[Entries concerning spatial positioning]
►

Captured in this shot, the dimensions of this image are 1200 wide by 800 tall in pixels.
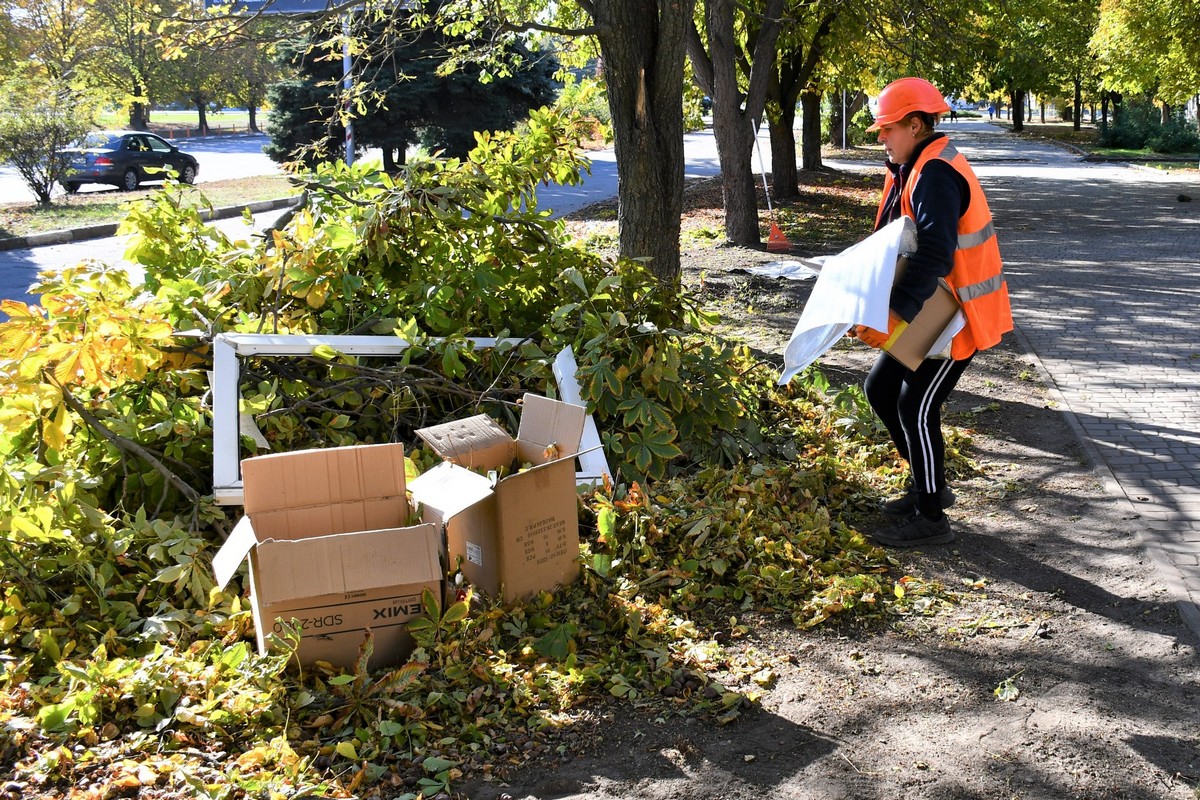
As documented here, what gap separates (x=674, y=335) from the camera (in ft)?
18.2

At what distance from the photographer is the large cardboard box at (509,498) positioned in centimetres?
403

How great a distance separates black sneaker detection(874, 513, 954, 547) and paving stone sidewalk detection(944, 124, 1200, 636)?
2.92 feet

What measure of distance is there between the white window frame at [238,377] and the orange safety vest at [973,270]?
168 cm

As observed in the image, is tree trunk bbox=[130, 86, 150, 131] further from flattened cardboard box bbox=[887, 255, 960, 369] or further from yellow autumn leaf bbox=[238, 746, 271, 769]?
yellow autumn leaf bbox=[238, 746, 271, 769]

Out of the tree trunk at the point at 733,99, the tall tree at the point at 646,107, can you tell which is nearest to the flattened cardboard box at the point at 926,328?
the tall tree at the point at 646,107

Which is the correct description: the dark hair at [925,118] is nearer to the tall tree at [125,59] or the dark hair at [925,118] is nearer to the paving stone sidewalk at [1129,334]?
the paving stone sidewalk at [1129,334]

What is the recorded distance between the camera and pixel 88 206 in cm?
2255

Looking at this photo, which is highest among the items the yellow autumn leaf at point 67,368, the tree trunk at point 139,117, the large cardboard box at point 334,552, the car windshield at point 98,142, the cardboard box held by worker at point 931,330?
the tree trunk at point 139,117

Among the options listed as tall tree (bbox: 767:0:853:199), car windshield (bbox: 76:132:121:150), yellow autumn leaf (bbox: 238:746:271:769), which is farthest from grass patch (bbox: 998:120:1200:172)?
yellow autumn leaf (bbox: 238:746:271:769)

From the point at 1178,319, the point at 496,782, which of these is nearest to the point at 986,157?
the point at 1178,319

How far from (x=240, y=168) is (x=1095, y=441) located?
102ft

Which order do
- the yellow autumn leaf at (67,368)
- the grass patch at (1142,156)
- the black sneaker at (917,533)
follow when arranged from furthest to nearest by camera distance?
the grass patch at (1142,156), the black sneaker at (917,533), the yellow autumn leaf at (67,368)

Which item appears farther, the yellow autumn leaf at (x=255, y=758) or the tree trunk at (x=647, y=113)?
the tree trunk at (x=647, y=113)

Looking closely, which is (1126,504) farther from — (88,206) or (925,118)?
(88,206)
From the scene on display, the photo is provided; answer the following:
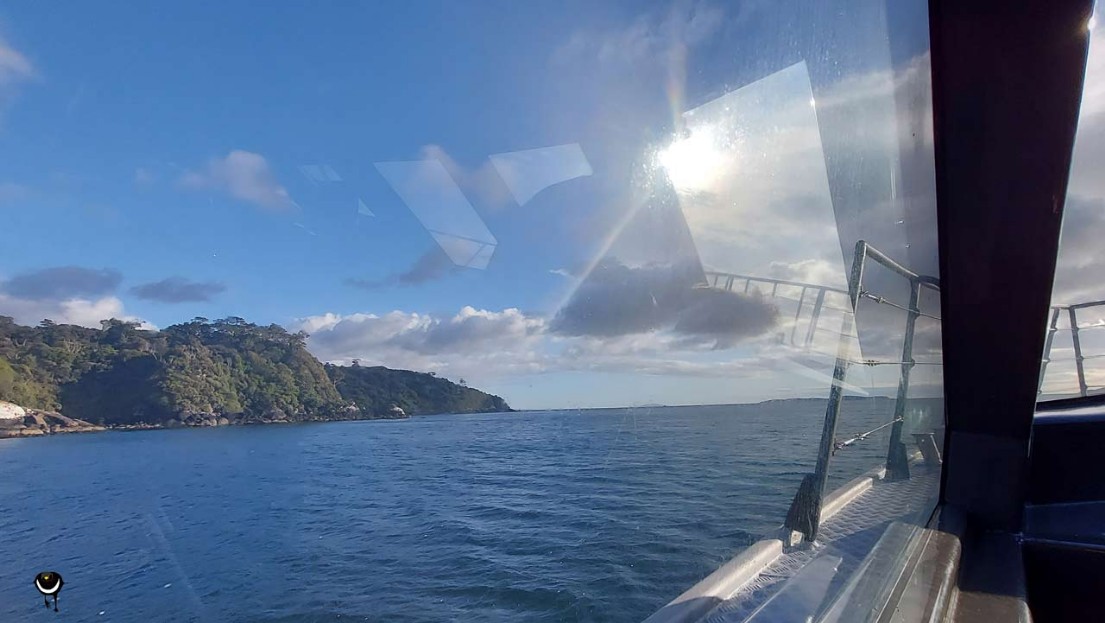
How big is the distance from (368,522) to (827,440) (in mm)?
4348

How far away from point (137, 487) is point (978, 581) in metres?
3.09

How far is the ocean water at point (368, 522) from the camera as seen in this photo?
5.40 feet

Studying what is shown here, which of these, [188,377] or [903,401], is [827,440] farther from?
[188,377]

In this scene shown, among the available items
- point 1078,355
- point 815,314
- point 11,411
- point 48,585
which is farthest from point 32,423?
point 1078,355

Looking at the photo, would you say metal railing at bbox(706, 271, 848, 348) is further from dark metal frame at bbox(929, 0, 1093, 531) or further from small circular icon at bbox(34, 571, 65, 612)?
small circular icon at bbox(34, 571, 65, 612)

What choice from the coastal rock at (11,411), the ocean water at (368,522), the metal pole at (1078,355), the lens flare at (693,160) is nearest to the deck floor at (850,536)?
the ocean water at (368,522)

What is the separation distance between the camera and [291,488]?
5020 mm

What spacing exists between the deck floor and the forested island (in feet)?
5.39

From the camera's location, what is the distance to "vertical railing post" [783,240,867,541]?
70.1 inches

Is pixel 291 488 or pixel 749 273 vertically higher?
pixel 749 273

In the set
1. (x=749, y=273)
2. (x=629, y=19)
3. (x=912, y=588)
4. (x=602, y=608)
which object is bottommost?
(x=602, y=608)

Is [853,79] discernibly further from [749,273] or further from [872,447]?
[872,447]

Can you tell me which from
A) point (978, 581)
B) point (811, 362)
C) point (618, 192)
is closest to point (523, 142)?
point (618, 192)

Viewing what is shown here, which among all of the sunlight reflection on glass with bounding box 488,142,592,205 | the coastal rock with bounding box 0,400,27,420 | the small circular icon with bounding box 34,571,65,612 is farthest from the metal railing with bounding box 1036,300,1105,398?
the coastal rock with bounding box 0,400,27,420
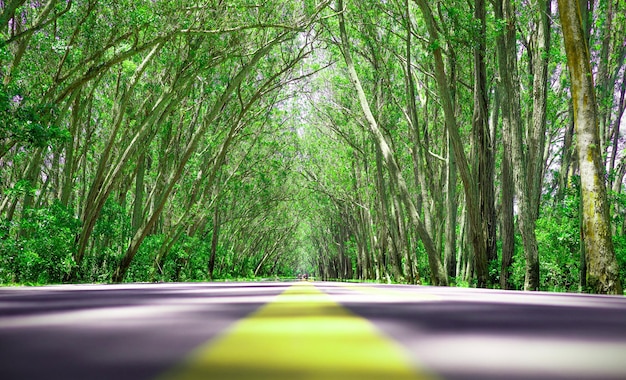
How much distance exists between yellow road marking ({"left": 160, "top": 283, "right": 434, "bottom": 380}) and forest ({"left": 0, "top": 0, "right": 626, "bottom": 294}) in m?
9.22

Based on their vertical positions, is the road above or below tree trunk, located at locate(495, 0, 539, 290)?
below

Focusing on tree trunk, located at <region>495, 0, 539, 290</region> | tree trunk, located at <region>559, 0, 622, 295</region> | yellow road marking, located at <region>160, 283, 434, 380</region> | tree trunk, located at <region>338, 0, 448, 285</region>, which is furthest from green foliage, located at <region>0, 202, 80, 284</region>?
yellow road marking, located at <region>160, 283, 434, 380</region>

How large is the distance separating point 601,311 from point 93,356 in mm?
3487

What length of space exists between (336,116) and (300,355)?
1147 inches

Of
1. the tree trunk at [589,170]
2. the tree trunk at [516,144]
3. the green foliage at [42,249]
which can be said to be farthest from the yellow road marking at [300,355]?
the green foliage at [42,249]

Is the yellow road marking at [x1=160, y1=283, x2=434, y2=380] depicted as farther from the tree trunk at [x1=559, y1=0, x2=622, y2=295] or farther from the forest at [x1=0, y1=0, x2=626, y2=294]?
the forest at [x1=0, y1=0, x2=626, y2=294]

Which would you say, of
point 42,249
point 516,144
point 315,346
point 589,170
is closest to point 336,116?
point 516,144

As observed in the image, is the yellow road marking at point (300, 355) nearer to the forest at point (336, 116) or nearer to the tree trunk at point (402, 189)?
the forest at point (336, 116)

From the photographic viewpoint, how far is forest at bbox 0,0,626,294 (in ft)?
45.9

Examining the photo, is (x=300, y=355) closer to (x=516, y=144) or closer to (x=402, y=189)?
(x=516, y=144)

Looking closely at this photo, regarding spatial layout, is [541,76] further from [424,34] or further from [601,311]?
[601,311]

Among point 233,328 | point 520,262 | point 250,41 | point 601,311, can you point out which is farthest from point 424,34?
point 233,328

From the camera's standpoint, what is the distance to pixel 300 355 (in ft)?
6.36

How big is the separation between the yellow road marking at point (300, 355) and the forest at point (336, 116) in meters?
9.22
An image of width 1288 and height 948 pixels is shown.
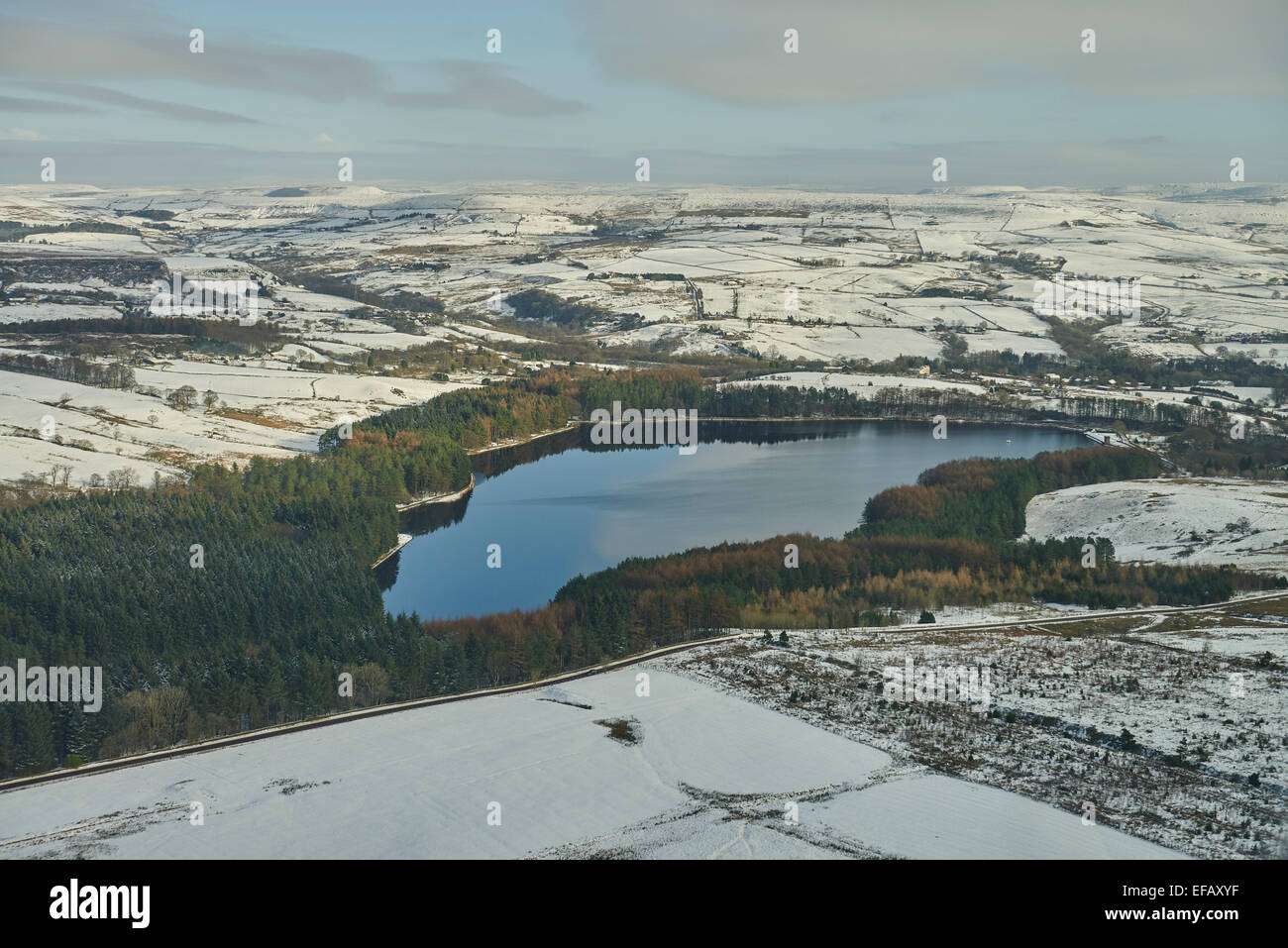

◄

- [Instruction]: Report how many of the lines above contain the string "would", with case taken into account. Provide only the number.

- [Result for this task]: 2